The Chief Minister was to pay a five-day visit to US from March 20 and some Indian-American groups had threatened to organise protests against him.
"We can confirm that Chief Minister of Gujarat state Narendra Modi applied for but was denied the diplomatic visa under Section 214 (B) of the Immigration and Nationality Act because he was not coming for the purpose that qualified for diplomatic visa," the spokesman said.
"His tourist/business visa was revoked under Section 212 (a) (2) (g) of the Act which makes any government official who was responsible for or directly carried out at any time, particularly severe violations of religious freedom, ineligible for visa," he added.
During the visit billed by the organisers as a "business trip," Modi was scheduled to address the Asian-American Hotel Owners Association (AAHOA) in Fort Lauderade, Florida, a public meeting in New York and meet business leaders.
Some groups had formed a "tri-state coalition against genocide" (TSCAG) to protest the visit and had planned to hold demonstrations both in Fort Lauderade and New York during his addresses.
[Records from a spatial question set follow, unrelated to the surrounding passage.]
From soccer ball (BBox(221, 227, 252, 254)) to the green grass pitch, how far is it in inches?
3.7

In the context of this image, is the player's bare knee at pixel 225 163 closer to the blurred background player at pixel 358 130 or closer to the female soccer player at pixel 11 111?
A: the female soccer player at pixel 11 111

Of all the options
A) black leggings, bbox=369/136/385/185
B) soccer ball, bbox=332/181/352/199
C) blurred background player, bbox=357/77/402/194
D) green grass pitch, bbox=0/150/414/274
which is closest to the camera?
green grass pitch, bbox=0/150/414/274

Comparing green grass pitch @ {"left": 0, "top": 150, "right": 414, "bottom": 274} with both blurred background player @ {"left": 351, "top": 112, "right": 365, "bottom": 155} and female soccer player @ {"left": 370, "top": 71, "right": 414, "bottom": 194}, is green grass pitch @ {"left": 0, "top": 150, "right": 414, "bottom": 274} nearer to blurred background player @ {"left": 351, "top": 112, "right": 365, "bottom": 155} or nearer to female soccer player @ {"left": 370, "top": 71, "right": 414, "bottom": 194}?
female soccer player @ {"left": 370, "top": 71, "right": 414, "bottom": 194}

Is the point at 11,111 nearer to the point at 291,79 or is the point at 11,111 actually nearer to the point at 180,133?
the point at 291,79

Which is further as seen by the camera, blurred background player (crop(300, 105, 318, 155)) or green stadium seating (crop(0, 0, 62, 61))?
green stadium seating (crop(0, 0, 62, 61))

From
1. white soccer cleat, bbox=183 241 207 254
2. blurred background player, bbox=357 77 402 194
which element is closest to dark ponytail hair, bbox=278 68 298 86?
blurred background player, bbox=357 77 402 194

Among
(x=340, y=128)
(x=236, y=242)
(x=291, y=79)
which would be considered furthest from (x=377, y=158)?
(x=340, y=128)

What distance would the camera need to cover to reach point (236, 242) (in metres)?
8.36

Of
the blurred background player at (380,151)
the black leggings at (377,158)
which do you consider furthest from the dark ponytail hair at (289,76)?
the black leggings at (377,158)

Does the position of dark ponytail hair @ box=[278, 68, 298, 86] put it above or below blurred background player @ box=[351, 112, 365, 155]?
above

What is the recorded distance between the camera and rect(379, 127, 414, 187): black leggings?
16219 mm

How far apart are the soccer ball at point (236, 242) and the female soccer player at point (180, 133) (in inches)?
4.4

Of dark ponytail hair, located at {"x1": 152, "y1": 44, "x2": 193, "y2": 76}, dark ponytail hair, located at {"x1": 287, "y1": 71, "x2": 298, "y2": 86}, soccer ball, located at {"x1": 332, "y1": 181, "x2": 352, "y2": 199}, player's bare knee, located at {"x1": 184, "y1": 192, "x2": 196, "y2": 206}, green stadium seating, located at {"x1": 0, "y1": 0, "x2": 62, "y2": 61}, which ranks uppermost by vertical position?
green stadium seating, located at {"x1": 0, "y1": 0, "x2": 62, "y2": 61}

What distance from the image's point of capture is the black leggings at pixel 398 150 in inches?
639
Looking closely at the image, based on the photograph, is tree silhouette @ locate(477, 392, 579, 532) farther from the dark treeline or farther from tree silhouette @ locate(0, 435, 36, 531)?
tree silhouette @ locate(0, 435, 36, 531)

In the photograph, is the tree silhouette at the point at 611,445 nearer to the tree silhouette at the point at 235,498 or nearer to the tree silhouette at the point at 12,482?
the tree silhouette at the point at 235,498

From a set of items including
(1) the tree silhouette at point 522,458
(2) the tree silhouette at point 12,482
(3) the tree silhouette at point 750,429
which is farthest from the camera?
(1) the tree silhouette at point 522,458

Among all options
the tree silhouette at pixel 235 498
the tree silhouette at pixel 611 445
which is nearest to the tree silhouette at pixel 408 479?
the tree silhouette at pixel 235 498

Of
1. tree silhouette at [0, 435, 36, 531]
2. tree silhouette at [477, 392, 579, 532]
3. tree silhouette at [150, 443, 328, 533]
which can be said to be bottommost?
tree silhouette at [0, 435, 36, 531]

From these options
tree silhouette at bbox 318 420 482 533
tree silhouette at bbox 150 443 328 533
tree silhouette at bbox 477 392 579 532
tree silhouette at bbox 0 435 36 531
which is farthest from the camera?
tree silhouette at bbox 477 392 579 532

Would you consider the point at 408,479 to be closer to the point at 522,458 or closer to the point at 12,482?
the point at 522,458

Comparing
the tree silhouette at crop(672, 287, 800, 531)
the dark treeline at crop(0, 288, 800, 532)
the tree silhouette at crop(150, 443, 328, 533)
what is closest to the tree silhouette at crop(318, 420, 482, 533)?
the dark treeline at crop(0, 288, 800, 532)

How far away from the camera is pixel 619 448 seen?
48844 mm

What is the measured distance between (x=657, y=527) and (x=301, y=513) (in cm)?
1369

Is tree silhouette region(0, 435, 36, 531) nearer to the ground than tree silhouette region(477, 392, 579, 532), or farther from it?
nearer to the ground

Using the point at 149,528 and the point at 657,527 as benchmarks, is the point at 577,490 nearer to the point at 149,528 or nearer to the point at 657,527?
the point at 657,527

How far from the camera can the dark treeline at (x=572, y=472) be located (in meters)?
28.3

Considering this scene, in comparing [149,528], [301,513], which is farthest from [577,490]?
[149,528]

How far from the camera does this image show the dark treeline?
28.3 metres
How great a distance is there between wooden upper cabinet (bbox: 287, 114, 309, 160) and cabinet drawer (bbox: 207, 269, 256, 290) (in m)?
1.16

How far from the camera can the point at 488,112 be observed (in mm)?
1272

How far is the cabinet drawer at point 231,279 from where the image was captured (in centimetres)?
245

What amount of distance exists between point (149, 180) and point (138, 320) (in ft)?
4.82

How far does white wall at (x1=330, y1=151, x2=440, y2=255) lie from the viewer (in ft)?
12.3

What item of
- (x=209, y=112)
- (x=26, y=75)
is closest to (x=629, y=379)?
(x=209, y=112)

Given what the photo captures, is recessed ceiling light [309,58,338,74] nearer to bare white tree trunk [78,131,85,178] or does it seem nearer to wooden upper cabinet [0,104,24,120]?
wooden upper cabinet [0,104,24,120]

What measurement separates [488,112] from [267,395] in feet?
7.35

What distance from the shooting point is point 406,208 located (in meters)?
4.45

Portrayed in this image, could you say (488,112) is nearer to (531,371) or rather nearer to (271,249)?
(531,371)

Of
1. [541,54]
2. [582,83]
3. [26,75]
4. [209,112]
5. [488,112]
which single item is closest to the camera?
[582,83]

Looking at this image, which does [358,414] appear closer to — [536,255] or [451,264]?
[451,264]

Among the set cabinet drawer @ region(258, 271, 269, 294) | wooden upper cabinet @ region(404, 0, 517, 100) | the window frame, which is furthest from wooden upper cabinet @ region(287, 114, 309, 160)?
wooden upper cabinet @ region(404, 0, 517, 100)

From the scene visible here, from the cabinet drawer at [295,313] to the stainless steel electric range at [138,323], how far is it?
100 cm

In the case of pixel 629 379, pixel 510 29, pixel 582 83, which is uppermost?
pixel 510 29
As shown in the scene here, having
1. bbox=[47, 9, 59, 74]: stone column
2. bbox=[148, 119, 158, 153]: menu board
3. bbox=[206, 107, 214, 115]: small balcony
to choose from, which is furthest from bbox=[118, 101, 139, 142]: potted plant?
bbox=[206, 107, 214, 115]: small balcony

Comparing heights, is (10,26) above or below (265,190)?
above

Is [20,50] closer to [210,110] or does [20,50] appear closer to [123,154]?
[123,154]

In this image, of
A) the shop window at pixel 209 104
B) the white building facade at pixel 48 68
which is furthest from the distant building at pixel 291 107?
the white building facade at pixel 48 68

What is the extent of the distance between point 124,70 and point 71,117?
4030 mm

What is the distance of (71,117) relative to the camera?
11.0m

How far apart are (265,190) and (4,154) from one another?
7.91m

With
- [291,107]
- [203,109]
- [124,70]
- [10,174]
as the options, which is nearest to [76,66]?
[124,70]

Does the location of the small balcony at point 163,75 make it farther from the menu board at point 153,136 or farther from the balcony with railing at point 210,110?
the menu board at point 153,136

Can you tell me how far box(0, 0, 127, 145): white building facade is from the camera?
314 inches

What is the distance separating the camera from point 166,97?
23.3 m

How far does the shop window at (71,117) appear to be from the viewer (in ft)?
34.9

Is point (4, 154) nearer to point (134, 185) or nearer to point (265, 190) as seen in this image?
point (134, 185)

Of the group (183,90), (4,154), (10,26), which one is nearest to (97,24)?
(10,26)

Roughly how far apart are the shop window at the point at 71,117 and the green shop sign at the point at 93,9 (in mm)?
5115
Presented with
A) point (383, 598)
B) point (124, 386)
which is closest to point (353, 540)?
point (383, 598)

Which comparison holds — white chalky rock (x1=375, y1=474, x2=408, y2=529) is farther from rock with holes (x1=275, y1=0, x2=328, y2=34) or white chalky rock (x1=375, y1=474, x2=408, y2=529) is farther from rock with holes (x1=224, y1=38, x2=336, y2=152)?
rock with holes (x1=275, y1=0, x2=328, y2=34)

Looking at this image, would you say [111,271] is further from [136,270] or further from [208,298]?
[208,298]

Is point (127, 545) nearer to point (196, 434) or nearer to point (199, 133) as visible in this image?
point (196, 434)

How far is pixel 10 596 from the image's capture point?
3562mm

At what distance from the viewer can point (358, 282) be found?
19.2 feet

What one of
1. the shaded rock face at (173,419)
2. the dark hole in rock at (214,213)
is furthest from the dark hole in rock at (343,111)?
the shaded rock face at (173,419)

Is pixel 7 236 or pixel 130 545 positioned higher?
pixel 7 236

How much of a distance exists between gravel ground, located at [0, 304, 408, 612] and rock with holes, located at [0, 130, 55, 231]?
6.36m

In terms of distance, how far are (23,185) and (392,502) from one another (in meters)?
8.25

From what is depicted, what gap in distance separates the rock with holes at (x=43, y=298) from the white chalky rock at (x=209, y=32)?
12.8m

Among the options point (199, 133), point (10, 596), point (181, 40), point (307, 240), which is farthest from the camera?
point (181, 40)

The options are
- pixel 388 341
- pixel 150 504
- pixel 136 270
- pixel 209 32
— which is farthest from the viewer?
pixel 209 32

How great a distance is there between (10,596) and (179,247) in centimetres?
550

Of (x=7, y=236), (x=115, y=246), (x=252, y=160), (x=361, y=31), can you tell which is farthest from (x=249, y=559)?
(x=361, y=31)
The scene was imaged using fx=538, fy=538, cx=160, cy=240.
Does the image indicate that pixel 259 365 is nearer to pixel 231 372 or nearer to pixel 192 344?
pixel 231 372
The adjoining New York, New Jersey and Connecticut states are generally referred to as 'tri-state.'
The association Indian-Americans of North America (AIANA), which is organising the public meeting in Madison Square Garden in New York, had rejected the criticism of Modi, saying that the Chief Minister's visit has nothing to do with politics and is strictly for business during which he would showcase India in general and Gujarat in particular.